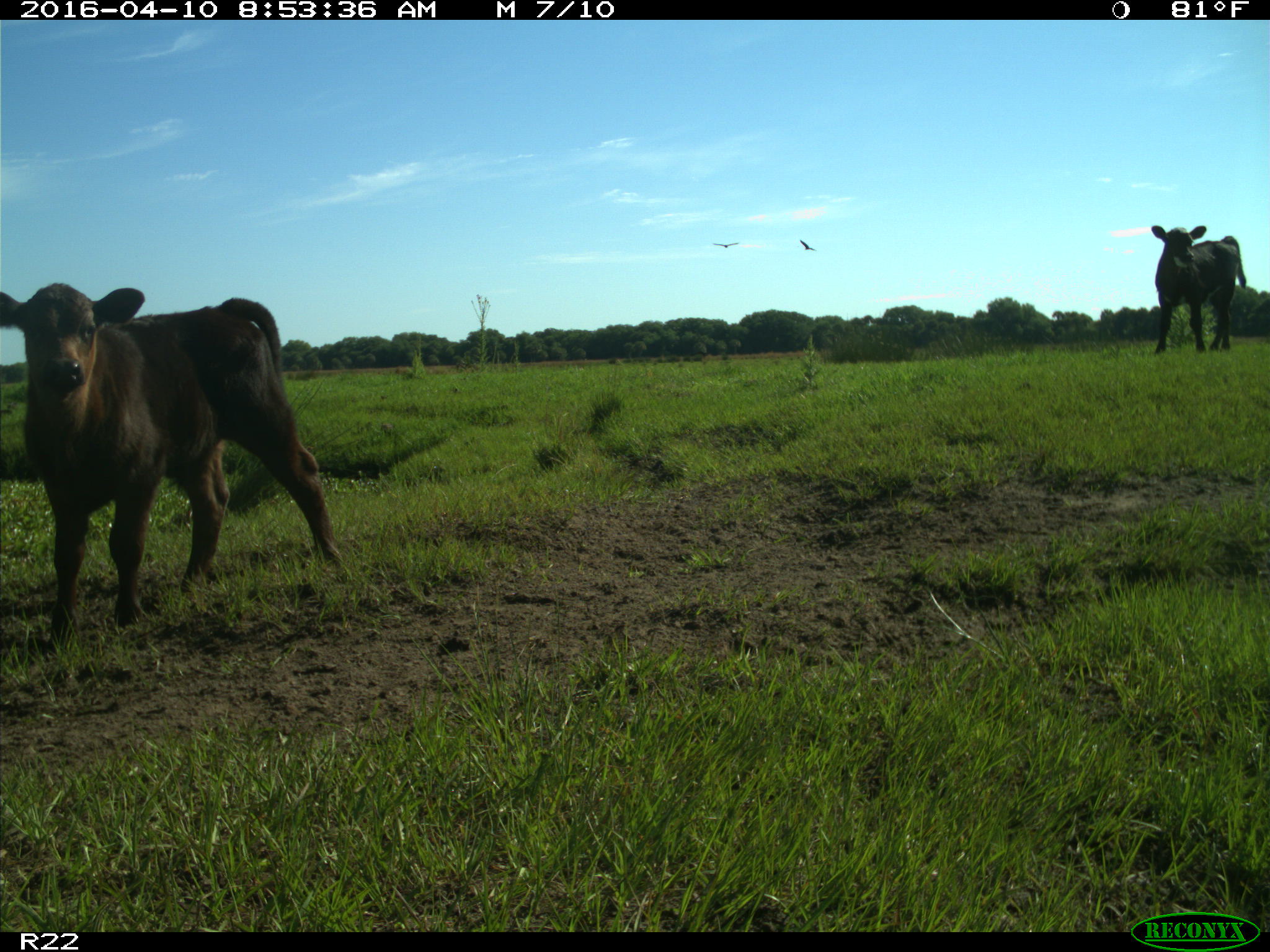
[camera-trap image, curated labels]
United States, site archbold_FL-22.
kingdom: Animalia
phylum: Chordata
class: Mammalia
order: Artiodactyla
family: Bovidae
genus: Bos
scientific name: Bos taurus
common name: domestic cow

═══

### EXERCISE DESCRIPTION
Print the data above exactly; drop every picture.

### RESPONSE TO THE EXERCISE
[camera-trap image, curated labels]
United States, site archbold_FL-22.
kingdom: Animalia
phylum: Chordata
class: Mammalia
order: Artiodactyla
family: Bovidae
genus: Bos
scientific name: Bos taurus
common name: domestic cow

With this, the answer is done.